6. The new protagonist, Arno Dorian, has a personality different from previous assassins in the franchise. Arno is said to be pretty cocky, but also have a romantic side, though not in the same way as Ezio Auditore da Firenze. Also, his story is motivated by revenge, but it’s unknown at this time what exactly motivates his quest for vengeance.
|The new assassin, Arno Dorian.|
7. Arno also now has abilities which can be upgraded, including the iconic Eagle Vision from previous games, which can be upgraded to increase how long it’s active. This new system is to give the player another opportunity to customize their character and make their experience more unique.
8. I tried asking if the new four-player co-op would be online only, but I was unable to obtain information regarding this question. In time though, we should know more about exactly how the co-op functions.

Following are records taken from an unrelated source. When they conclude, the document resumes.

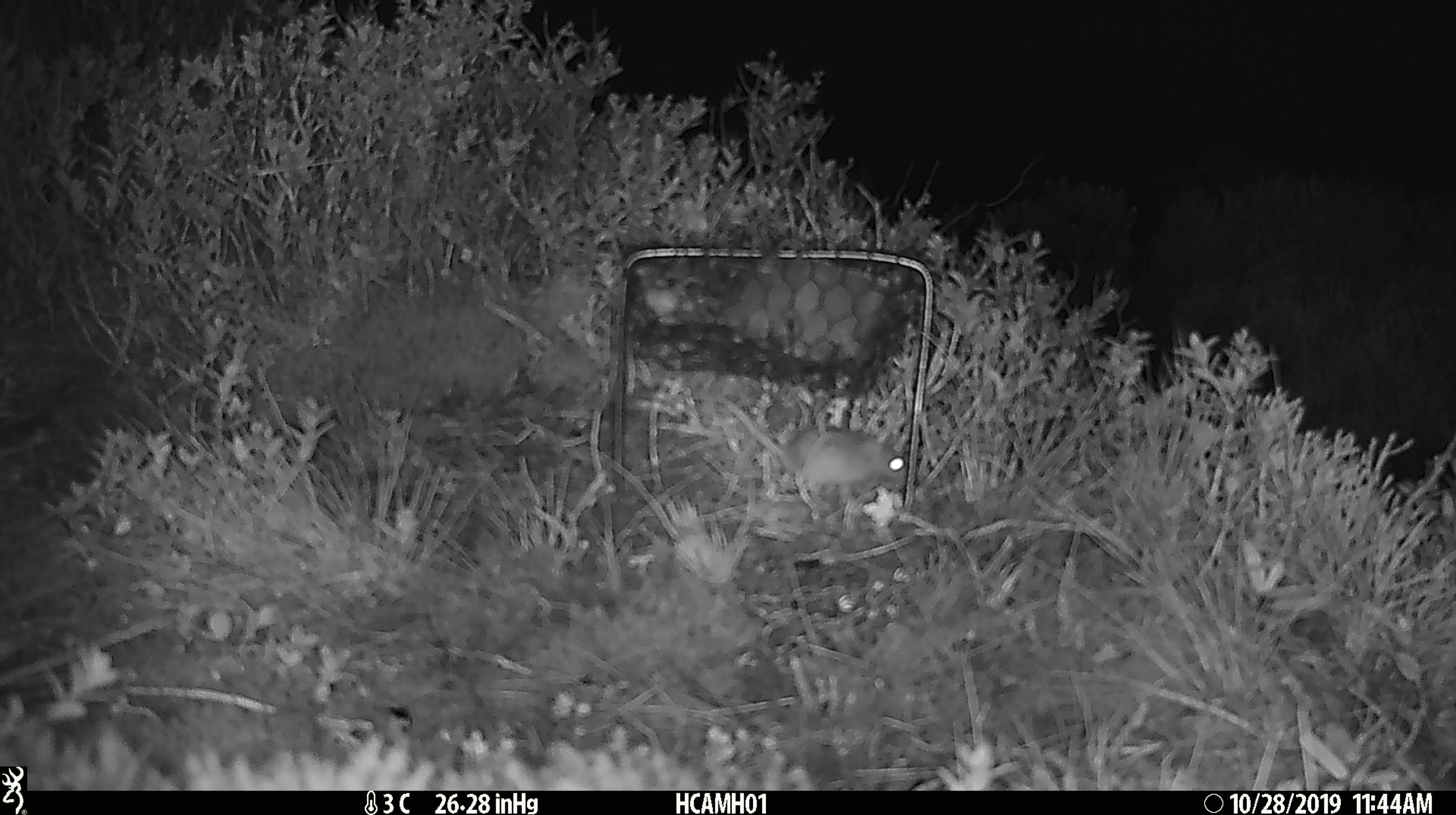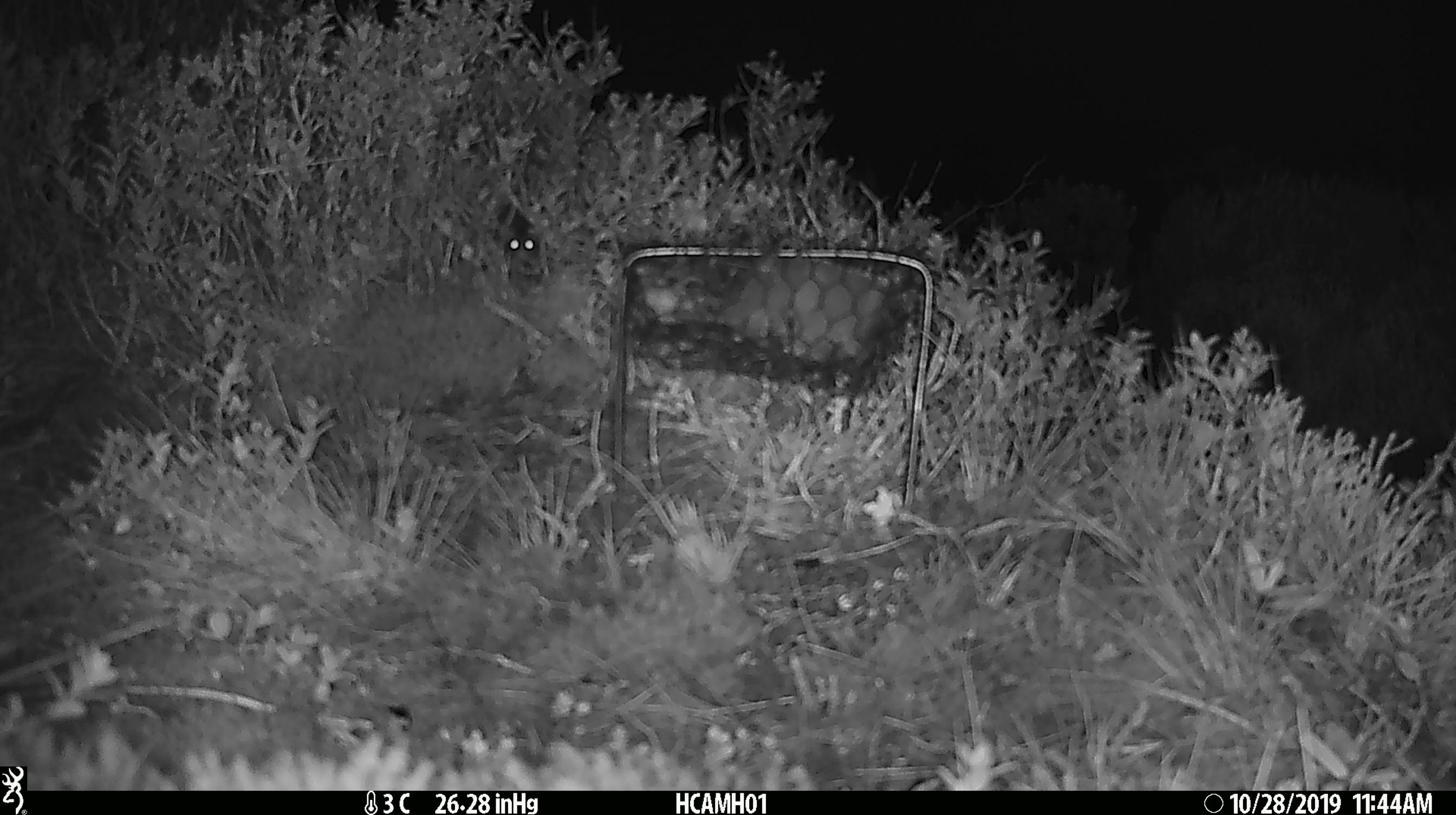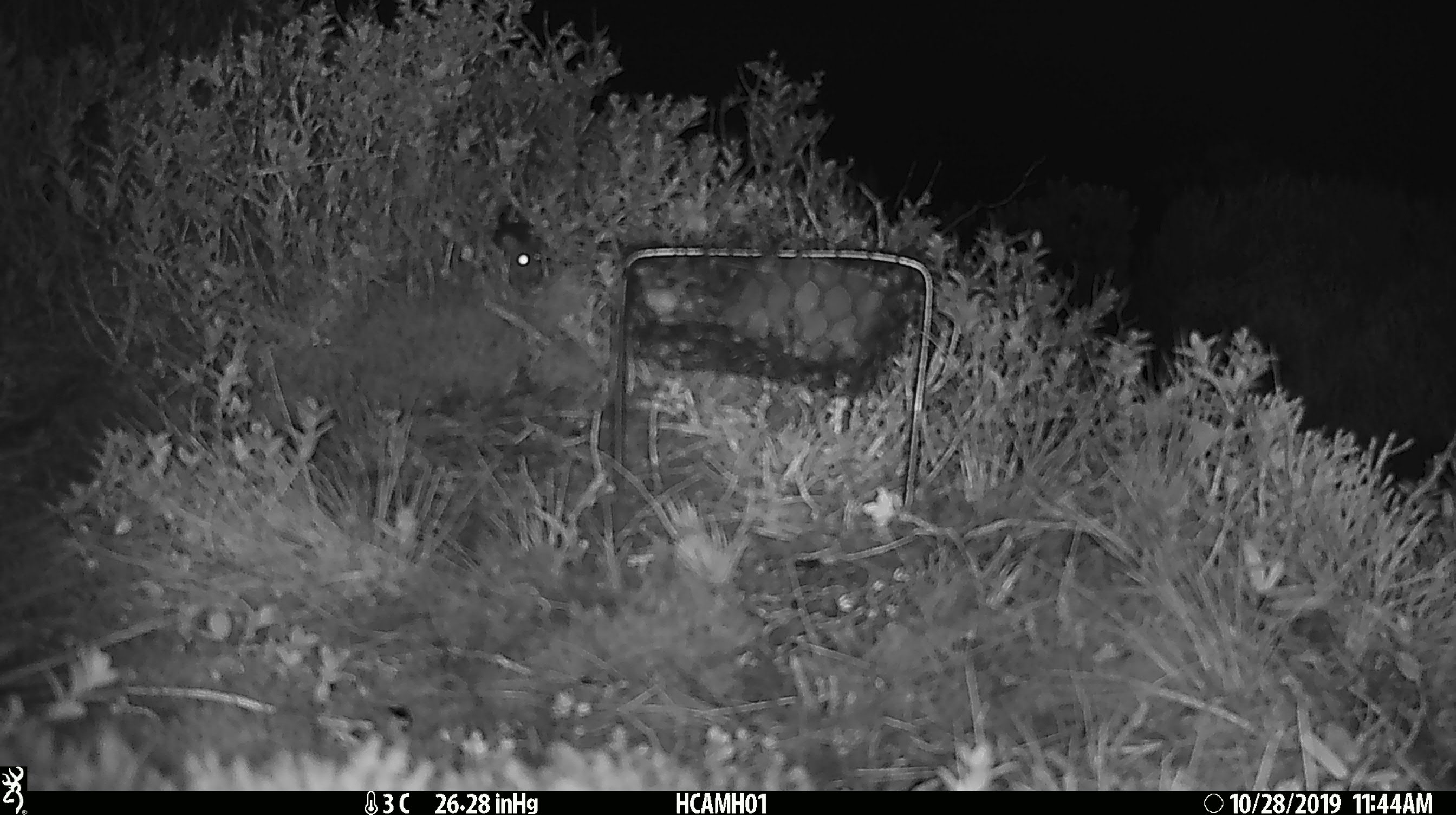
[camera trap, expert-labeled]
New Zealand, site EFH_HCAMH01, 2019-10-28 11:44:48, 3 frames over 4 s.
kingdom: Animalia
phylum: Chordata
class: Mammalia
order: Rodentia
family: Muridae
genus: Mus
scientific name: Mus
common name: mouse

9. The official stance on why there aren’t any female assassins is because there are so many animations already with Arno that they couldn’t really do the same for female models. This was reiterated in a question answered for another player, but there’s no word yet on female assassins being impossible to put into the game.
10. Lastly, I decided to actually ask some questions about the real world segments, since I’m not sure anyone has really brought that up. Unfortunately, they can’t say too much about that right now since they’re holding back on that information for now. However, I did learn that, due to Desmond effectively being dead following the events of ACIII, the story would be wholly original. The idea for ACU was to return to the roots of the franchise, so the story around it serves as a sort of soft reboot wherein the story is new, but the universe is still the same as it was following the events of Black Flag. On an interesting note however, I didn’t hear anything about Desmond’s story being completely irrelevant to the events of ACU, so we’ll just have to find out later whether his story relates to anything at all.
Following this stream of information, we left the Uplay Lounge at around 7 P.M. and drove back home. I would say that I had an interesting experience and took full advantage of it, or as much as I could anyway, and had a good time. On the other hand, the lack of A/C and the total crowding of people bogged it down a bit and I wish I had more time to play in the exclusive demo room. Though I was tired and had kind of a headache, I’d probably go back if given the chance (heck I’d go to the actual E3 if I could), though I’d have to try to get there earlier to really make the most of it.